The myth of 'clean coal'
Australia’s coal-fired power stations are a major source of the greenhouse pollution that causes climate change. Will attempts to 'clean up' coal truly tackle this problem? Or will it sweep the dirt under the carpet?
The shift away from coal toward safe, truly clean energy sources like solar and wind is already underway overseas. Many argue Australia should lead this shift.
“I think it’s as big as the issue of nuclear waste … What are you going to do with millions of tonnes of carbon dioxide that is not nearly as compact as nuclear waste?...I don’t think the concept of pumping carbon dioxide down into a cavern under the ground is going to be the long term solution.”
Paul Anderson, director and former head, mining giant BHP Billiton, 2007
What is 'clean coal'?
It’s been dubbed “clean coal”, carbon capture and storage (CCS), or geosequestration. But it's definitely NOT clean. It’s experimental technology that aims to capture greenhouse pollution from burning coal, and transport it to burial sites for storage – sometimes hundreds of kilometres away. Here it would need to be stored underground, essentially forever. It doesn't exist at any full-sized power station at the moment, anywhere in the world.
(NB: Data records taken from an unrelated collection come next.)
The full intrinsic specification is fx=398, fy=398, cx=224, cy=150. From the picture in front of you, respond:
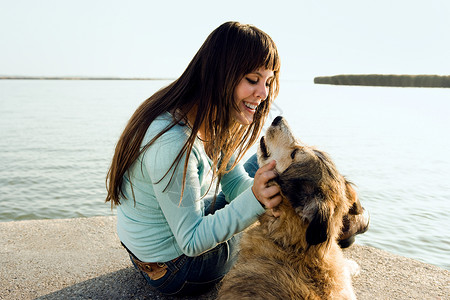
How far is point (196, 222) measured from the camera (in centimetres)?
262

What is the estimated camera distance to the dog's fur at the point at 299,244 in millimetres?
2379

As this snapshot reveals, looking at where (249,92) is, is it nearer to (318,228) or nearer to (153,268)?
(318,228)

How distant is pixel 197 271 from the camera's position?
117 inches

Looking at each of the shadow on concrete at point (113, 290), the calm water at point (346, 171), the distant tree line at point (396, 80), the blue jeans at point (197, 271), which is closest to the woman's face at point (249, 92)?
the calm water at point (346, 171)

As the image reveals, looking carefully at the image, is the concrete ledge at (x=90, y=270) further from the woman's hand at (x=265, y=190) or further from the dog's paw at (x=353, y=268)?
the woman's hand at (x=265, y=190)

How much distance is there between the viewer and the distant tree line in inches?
1817

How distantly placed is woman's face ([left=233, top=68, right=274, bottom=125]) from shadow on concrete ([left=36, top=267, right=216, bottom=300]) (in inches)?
59.0

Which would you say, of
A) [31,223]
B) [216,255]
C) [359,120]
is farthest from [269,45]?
[359,120]

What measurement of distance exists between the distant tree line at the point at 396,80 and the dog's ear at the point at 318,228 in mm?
47672

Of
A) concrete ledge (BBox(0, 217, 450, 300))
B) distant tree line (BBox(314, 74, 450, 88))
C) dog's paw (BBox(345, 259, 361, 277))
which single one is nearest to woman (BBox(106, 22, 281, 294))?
concrete ledge (BBox(0, 217, 450, 300))

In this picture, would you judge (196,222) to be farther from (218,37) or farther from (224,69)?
(218,37)

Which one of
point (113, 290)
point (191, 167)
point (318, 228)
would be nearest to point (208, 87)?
point (191, 167)

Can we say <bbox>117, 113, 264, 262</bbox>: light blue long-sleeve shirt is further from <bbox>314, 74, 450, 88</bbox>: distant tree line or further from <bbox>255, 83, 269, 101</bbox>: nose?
<bbox>314, 74, 450, 88</bbox>: distant tree line

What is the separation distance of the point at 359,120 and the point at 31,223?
17911mm
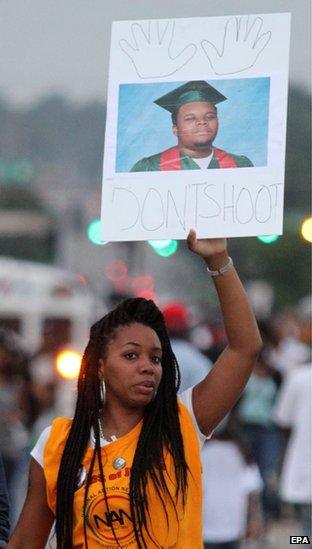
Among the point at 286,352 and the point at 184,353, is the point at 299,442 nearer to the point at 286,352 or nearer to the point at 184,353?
the point at 184,353

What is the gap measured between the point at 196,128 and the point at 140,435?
90 centimetres

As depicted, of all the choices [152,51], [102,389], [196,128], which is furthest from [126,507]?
[152,51]

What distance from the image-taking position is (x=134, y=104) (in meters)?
4.32

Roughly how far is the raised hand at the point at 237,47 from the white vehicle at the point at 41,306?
18.2 m

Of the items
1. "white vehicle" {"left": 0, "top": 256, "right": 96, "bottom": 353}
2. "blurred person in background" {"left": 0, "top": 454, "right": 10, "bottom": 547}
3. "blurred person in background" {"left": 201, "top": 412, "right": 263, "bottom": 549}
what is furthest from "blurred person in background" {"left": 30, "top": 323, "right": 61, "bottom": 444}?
"white vehicle" {"left": 0, "top": 256, "right": 96, "bottom": 353}

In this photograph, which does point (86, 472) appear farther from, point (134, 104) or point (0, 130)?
point (0, 130)

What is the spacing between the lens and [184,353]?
8.97m

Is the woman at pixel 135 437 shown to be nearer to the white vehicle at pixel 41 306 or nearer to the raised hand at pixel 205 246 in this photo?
the raised hand at pixel 205 246

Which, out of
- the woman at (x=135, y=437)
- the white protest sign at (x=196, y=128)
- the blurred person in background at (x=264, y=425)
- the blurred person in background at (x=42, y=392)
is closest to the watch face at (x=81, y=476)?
the woman at (x=135, y=437)

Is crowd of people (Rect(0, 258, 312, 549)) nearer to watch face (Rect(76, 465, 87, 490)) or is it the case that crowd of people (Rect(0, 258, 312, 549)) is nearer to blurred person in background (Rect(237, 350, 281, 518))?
blurred person in background (Rect(237, 350, 281, 518))

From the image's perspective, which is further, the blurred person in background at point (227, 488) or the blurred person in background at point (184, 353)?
the blurred person in background at point (227, 488)

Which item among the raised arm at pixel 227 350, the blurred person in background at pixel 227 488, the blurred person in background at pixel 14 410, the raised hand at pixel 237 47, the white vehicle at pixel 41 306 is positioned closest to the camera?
the raised arm at pixel 227 350

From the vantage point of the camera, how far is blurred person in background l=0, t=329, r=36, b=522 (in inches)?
380

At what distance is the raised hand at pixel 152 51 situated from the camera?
4316 mm
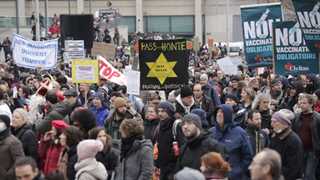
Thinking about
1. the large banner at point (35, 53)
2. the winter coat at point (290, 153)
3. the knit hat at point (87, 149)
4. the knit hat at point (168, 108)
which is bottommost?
the winter coat at point (290, 153)

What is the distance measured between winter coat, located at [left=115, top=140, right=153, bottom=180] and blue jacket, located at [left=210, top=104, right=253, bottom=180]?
1218 mm

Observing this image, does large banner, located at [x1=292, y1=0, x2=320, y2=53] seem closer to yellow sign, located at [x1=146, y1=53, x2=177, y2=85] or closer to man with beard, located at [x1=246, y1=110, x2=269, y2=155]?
yellow sign, located at [x1=146, y1=53, x2=177, y2=85]

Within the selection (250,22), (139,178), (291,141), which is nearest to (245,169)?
(291,141)

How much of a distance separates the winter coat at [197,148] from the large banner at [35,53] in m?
11.6

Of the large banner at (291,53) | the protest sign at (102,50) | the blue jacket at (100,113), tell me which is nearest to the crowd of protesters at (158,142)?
the blue jacket at (100,113)

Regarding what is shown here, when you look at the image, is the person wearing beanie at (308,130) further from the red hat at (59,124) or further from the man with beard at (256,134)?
the red hat at (59,124)

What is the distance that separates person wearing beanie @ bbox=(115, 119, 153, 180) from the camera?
927 cm

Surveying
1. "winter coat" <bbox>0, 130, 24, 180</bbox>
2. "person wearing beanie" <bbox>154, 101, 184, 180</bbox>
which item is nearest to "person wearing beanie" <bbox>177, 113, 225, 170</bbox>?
"person wearing beanie" <bbox>154, 101, 184, 180</bbox>

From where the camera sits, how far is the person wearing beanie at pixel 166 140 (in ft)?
35.2

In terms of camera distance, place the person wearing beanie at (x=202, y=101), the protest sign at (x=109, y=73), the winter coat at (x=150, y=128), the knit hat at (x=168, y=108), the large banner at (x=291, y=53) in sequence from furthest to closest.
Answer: the protest sign at (x=109, y=73) < the large banner at (x=291, y=53) < the person wearing beanie at (x=202, y=101) < the winter coat at (x=150, y=128) < the knit hat at (x=168, y=108)

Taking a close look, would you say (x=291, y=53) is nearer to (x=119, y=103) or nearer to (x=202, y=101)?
(x=202, y=101)

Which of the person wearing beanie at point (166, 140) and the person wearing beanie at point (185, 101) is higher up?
the person wearing beanie at point (185, 101)

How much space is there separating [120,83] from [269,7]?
431 centimetres

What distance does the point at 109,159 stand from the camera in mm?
9523
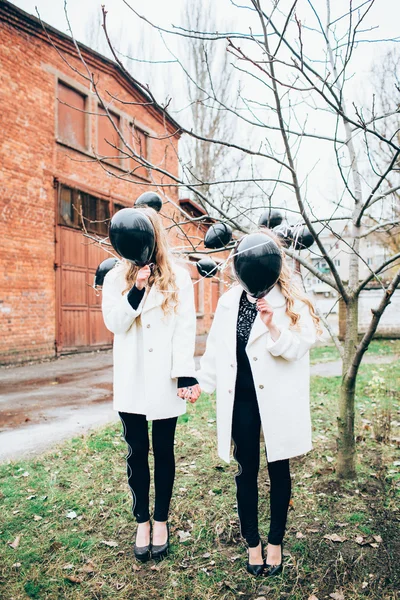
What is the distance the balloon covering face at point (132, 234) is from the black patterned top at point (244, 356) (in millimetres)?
607

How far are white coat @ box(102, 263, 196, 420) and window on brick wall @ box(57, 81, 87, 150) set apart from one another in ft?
31.1

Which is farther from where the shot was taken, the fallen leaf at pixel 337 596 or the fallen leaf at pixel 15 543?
the fallen leaf at pixel 15 543

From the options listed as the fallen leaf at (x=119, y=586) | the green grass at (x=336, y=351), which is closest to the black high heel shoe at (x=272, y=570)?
the fallen leaf at (x=119, y=586)

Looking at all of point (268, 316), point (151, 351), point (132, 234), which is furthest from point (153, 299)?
point (268, 316)

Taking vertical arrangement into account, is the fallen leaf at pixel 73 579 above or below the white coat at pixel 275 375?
below

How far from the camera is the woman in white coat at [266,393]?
87.7 inches

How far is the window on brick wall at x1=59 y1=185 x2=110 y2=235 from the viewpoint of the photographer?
10797mm

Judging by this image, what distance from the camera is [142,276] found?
2.37m

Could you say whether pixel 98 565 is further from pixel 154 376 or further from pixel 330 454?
pixel 330 454

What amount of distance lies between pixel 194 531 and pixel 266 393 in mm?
1150

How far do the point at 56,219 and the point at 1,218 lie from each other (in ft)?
5.05

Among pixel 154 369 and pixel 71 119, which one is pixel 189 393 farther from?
pixel 71 119

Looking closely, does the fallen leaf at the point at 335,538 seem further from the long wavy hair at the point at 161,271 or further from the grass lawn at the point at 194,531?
the long wavy hair at the point at 161,271

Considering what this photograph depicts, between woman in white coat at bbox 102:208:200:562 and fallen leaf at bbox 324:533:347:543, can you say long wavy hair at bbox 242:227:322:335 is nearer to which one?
woman in white coat at bbox 102:208:200:562
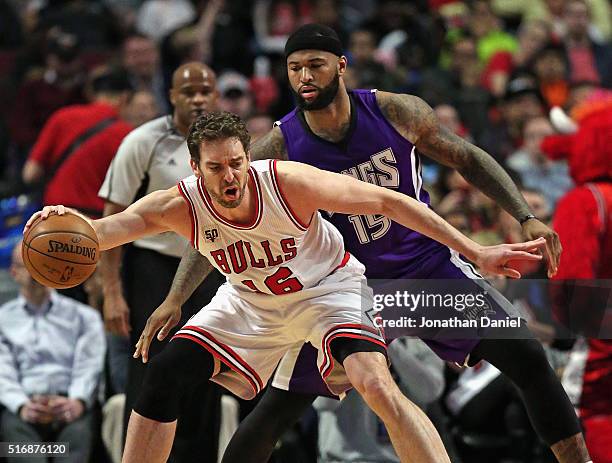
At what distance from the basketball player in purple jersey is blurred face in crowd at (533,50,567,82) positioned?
237 inches

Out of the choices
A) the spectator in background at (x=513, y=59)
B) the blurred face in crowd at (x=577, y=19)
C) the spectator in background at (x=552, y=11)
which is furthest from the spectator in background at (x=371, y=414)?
the spectator in background at (x=552, y=11)

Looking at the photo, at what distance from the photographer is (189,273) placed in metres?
5.68

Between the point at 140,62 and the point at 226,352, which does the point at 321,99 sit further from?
the point at 140,62

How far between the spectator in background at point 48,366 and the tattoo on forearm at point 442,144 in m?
2.81

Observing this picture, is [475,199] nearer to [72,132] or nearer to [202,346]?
[72,132]

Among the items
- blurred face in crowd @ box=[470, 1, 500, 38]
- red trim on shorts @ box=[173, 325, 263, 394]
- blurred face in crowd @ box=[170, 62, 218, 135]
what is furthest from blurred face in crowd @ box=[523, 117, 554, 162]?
red trim on shorts @ box=[173, 325, 263, 394]

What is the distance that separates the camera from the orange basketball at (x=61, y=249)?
5070mm

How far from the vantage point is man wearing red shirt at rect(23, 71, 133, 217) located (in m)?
8.12

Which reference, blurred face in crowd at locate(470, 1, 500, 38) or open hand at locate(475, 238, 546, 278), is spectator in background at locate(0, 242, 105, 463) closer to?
open hand at locate(475, 238, 546, 278)

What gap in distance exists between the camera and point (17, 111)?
34.9 feet

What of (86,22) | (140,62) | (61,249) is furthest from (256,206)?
(86,22)

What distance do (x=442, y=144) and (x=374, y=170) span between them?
36 cm

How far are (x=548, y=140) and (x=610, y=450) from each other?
1856 mm

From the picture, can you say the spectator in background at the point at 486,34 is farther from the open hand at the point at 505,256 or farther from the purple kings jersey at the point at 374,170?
the open hand at the point at 505,256
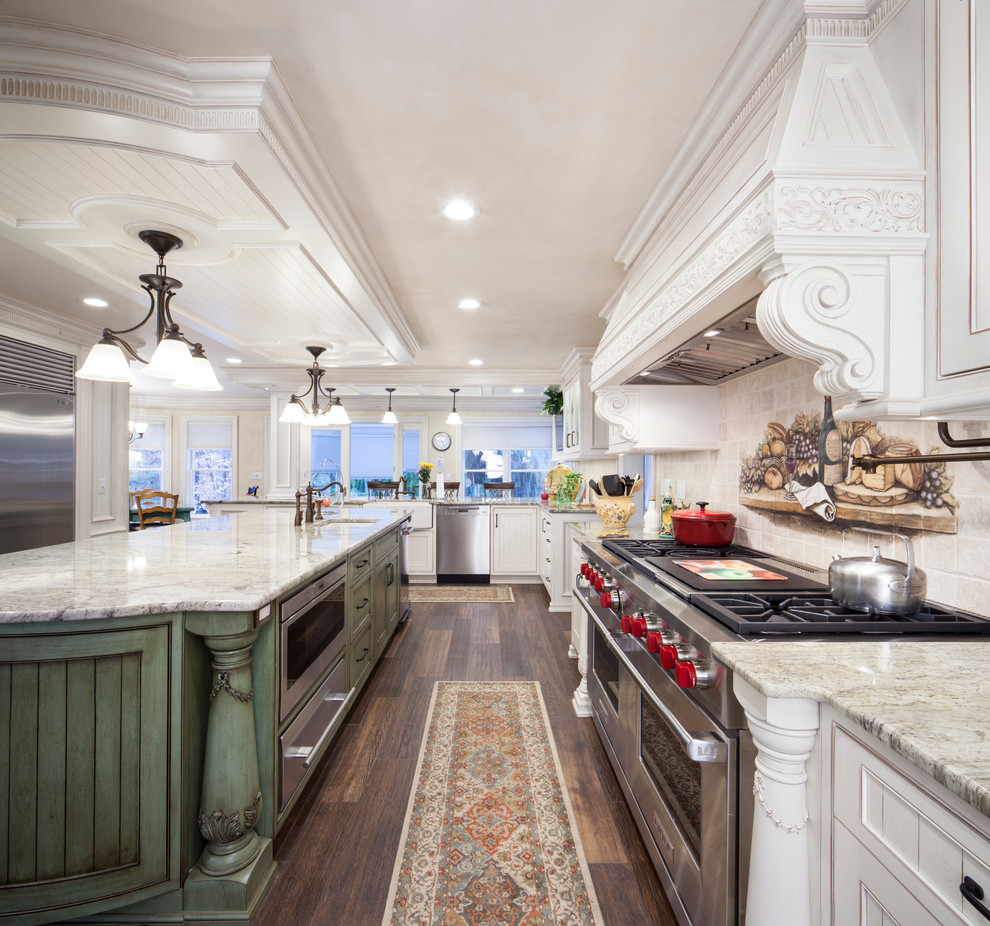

There are many unknowns. Will the greenhouse pollution stay safely buried for millennia? Are there suitable burial sites in Australia? If so how many? What will be the additional cost?
One thing is certain. Taxpayers and consumers will pick up the tab to allow the coal industry to continue producing greenhouse pollution.
What could go wrong and who will pay the price?
Leakage is one risk. Leakage would undermine the benefits of geosequestration for reducing emissions. According to UN research, it could even pose dangers to human life and health. In 2006, scientists testing geosequestration found that greenhouse gas stored underground formed strong acids, creating a nasty mix of metals and organic substances. It also dissolved a surprising amount of the rock that helped hold the gas underground.
Liability for accidents is another risk Australians face with this technology. You might think that it's unfair to expect governments, tax-payers or future generations to take responsibility for a geosequestration site after a corporation has created it. However, this is what the Ministerial Council for Mineral and Petroleum Resources has proposed.
Here’s six reasons why we think relying on carbon capture and storage to save the day is a risky strategy that's likely to fail. Get the juice
How long will it take to get up and running?
The technology is still in its experimental phase. Even the coal industry admits that only nine such coal plants (less than 6,000 MW of capacity) would likely be built by 2020 worldwide.
Yet by that time we could have more than two hundred times that much capacity of clean, safe, emissions-free wind power (installed capacity of 1,250,000 MW). With scientists warning we must curtail emissions within a decade, it makes sense to use safe, truly clean – renewable – technologies that are available now.